See also Figures S1 and S2.

Bacterial taxonomic profiling with metaBIT (Louvel et al., 2016) against the MetaPhLAn2 database (Truong et al., 2015) indicated marked differences in 29 samples successfully characterized, with only one single tooth from individual LAR23 and one dental calculus tissue from individual LAR13 clustering together with modern dental plaque samples (Figure S2). Most of the other remains occupied a central position in the Principal Coordinate Analysis, indicating low diversity probably due to the presence of environmental microbes contaminating archaeological remains after death. However, abundance profiles possibly suggested non-negligible DNA proportions of Yersinia pestis in the teeth of two individuals LAR8 (10.8–10.9%) and LAR11 (40.7–42.1%). Polymerase chain reaction (PCR) amplifications of a 133-bp fragment located in the pPCP1 pla gene returned positive results on the tooth DNA extracts of these two individuals.
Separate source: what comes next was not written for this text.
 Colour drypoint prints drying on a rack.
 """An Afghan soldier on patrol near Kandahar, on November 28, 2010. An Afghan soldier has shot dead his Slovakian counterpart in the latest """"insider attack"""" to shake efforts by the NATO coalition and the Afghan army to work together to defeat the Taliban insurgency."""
They remained, however, negative across all the other tooth extracts tested, except one (LAR27), including 13 additional extracts that were not previously screened by sequencing (Table S1). The fact that only a small fraction of the individuals was detected positive for plague reflects the extensive postmortem DNA fragmentation and the relatively limited power of shotgun sequencing in identifying plague from DNA extracts dominated by human and/or environmental bacterial templates.

The microbial profiles from the LAR8 and LAR11 teeth were closer to each other than to any other material sequenced, including other teeth (Figure 1D). Yersinia pestis was furthermore confirmed through Linear Discriminant Analyses in LEfSe (Segata et al., 2011) as the top bacterial species driving the abundance profiles of those two teeth versus those that were negative for Yersinia pestis and the other remains. The presence of a number of oral microbes, such as Tannerella forsythia and Treponema denticola, was also characteristic of microbial profiles obtained from ancient dental calculus tissues (Figure 1E).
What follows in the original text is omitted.